--- PAGE EXCERPT Enclosed Below ---

Short supplies were reported elsewhere in the capital.
With the Wii, Kyoto-based Nintendo Co. — which brought the world the mustachioed plumber Super Mario, as well as Game Boy hand-held game machines — hopes to challenge the dominance of Sony Corp. (SNE) and Microsoft Corp. (MSFT) in the game console market.
Unlike its rivals' high-powered consoles, Nintendo's Wii puts simplicity above fancy graphics and computing horsepower.
The Wii's remote-control wand can be swung like a tennis racket, fishing pole, or orchestra baton in easy-to-play games the company hopes will appeal to a wider audience than the traditional young male demographic.
That will be especially crucial in Japan, where a graying population has made the game industry's growth sluggish in recent years.
The Wii has a price advantage at $250 — about half of Sony's PlayStation 3 at roughly $500 or $600, depending on the model.
Microsoft's Xbox 360, which launched last year, sells for $300 to $400.
Nintendo also has more machines for sale. Nearly 400,000 Wiis were available for the Japan launch date. U.S. shoppers snapped up more than 600,000 of its Wii video game systems in the week after its launch there on Nov. 19.
Sony had just 100,000 PS3s in Japan and 400,000 consoles in the U.S. when they debuted last month.
Production problems have pushed PlayStation's European launch back to March.

--- End of Enclosed PAGE EXCERPT ---
--- INFORMATION GIVEN Enclosed Below ---

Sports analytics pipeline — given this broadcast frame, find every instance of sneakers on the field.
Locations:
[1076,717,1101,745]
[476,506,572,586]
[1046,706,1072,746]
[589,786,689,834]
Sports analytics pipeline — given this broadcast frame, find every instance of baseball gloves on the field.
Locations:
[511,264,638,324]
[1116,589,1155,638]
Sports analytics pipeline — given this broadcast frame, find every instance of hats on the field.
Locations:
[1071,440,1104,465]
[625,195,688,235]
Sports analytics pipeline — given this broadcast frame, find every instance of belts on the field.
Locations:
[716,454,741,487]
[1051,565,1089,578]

--- End of Enclosed INFORMATION GIVEN ---

### USING THE INFORMATION
a) Extract part of the Wii launch article: begin at the words that have "Nintendo also has" and stop after "on Nov. 19.".
b) Please continue the article on Nintendo's Wii launch from the point where it stops.
These items are from a different source than the Wii passage.

### EXERCISE RESPONSES
a)
Nintendo also has more machines for sale. Nearly 400,000 Wiis were available for the Japan launch date. U.S. shoppers snapped up more than 600,000 of its Wii video game systems in the week after its launch there on Nov. 19.

b)
Analysts expect Wii to mount a serious challenge to Sony's 70 percent market share, which it built with previous PlayStation consoles.
Sony has sold more than 200 million PlayStation series machines over the years.
Nomura Securities Co. analyst Yuta Sakurai said last month he expected Nintendo to sell 40 million machines, compared with 70 million PlayStation 3 consoles in the next five years.
More critically, the profit is also likely to be better for Nintendo, while Sony is losing money for every PS3 console it sells until it gets a return on its huge investments.
Sony is expecting to rack up 200 billion yen ($1.7 billion) in red ink in its game unit for the fiscal year ending March 2007, much of it in startup costs for PlayStation 3. By contrast, Nintendo is forecasting profit of 100 billion yen ($845 million) for the fiscal year, as Wii buoys earnings in the second half.